LIÇÃO 11: A LÂMPADA ARDERÁ CONTINUAMENTE



SUBSÍDIO I

A LUZ DIVINA, ÚNICA E IMPRESCINDÍVEL

Antes de conceituarmos a luz divina, buscaremos definir a luz em si mesma. Não será uma tarefa fácil. Apesar de a vermos do primeiro ao último arrebol, ainda não sabemos como defini-la adequadamente. Se o conceito é difícil, como será possível a descrição? Os físicos mais abalizados veem-se ainda perplexos ante as maravilhas de um fenômeno que, embora comum, ainda se revela incomum nos tratados e compêndios. 

A definição da luz

Se formos a um dicionário da língua portuguesa, leremos uma definição que não irá além destas palavras: iluminação que, tendo como fonte o Sol, ilumina a Terra e os demais corpos da Galáxia. Mais adiante, nesse mesmo léxico, deparar-nos-emos com este complemento conceitual: claridade que parte de alguma fonte luminosa, e ilumina áreas escuras.
As fontes de luz variam em tamanho, potência e cor. Vai do Sol, poetizado como o astro-rei, à lamparina que brilha fracamente na casa do humilde campônio. Mas, quer o primeiro, quer a segunda, ambos simbolizam o Evangelho de Cristo. Nalgumas ocasiões, a mensagem da cruz resplende como no dia de Pentecostes, em Jerusalém. Noutras, tremeluz num folhetozinho já sujo e de letras escondidas; lamparina quase apagada. Seja como for, a Palavra de Deus jamais deixa de refulgir nas trevas.
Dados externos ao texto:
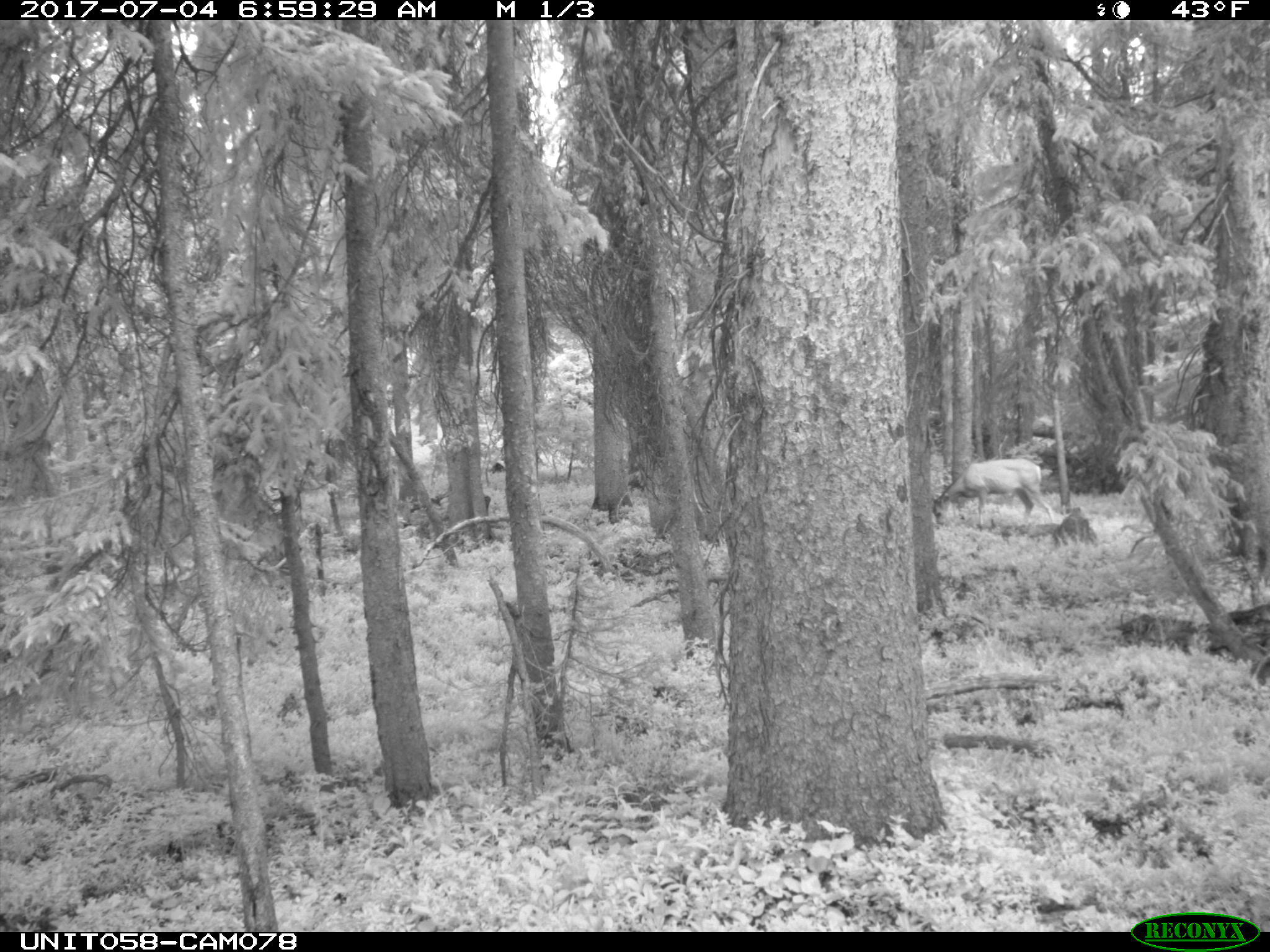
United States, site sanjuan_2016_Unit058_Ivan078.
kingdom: Animalia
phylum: Chordata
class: Mammalia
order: Artiodactyla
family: Cervidae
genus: Odocoileus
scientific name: Odocoileus hemionus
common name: mule deer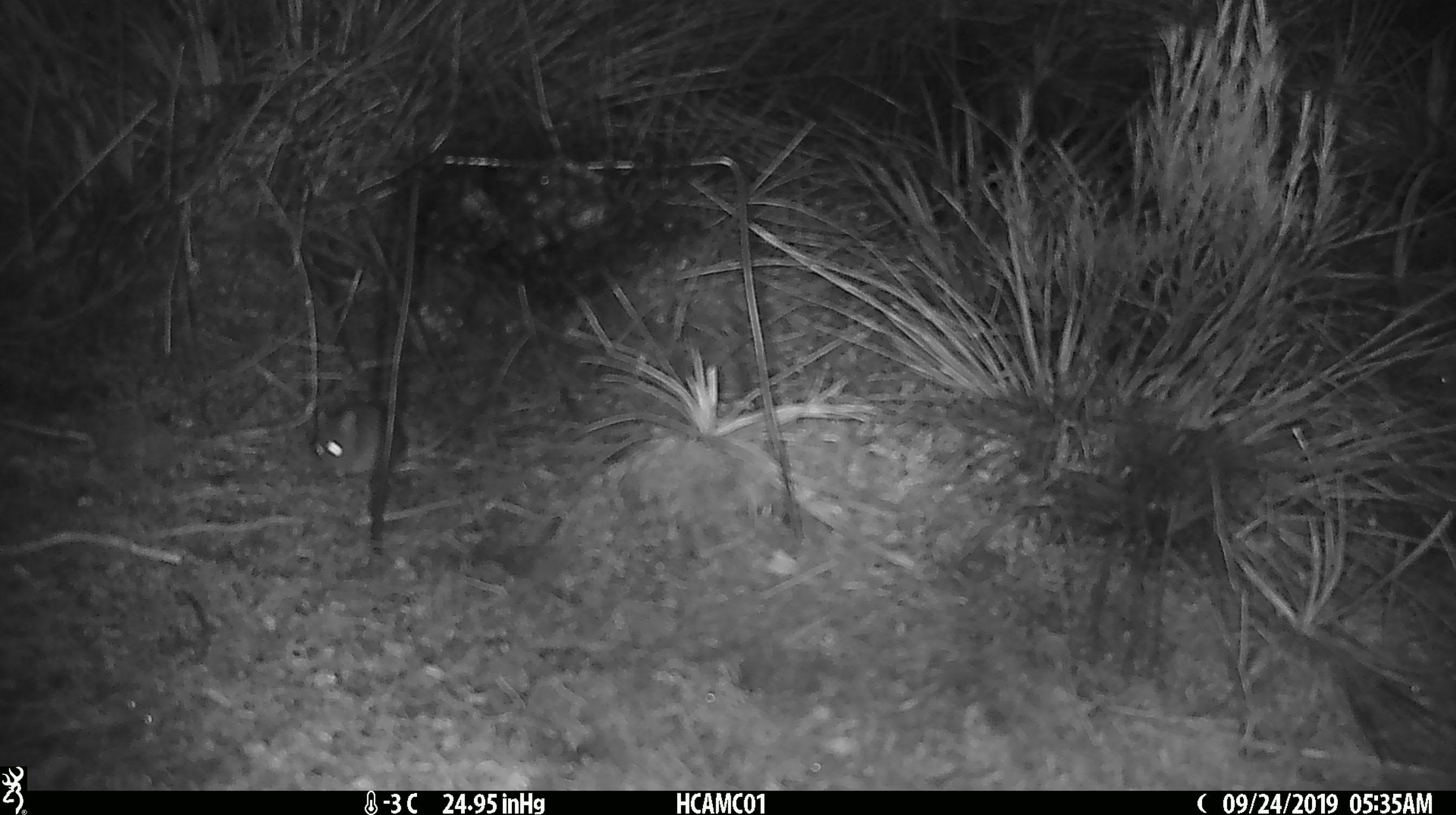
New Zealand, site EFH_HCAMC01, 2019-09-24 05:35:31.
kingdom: Animalia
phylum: Chordata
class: Mammalia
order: Rodentia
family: Muridae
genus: Mus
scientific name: Mus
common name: mouse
Quanto à cor, apesar das lentes e vidros que se antepõem às suas fontes, a luz será sempre clara e bela.
Vejamos, agora, como a física vê a luz. Aos olhos dessa ciência, a luz não passa de uma onda eletromagnética; sua extensão compreende ondas que, em intervalos regulares, possibilitam a sua visibilidade. Ela pode ser descrita também como a radiação eletromagnética, que se situa entre as radiações infravermelha e ultravioleta. Eis aqui as três grandezas básicas da luz: intensidade, frequência e polaridade.
Já que definimos razoavelmente a luz, de acordo com a nomenclatura da física, olhemo-la, doravante, a partir do prisma profético e apostólico. Nesse sentido, a luz vai sempre além da luz.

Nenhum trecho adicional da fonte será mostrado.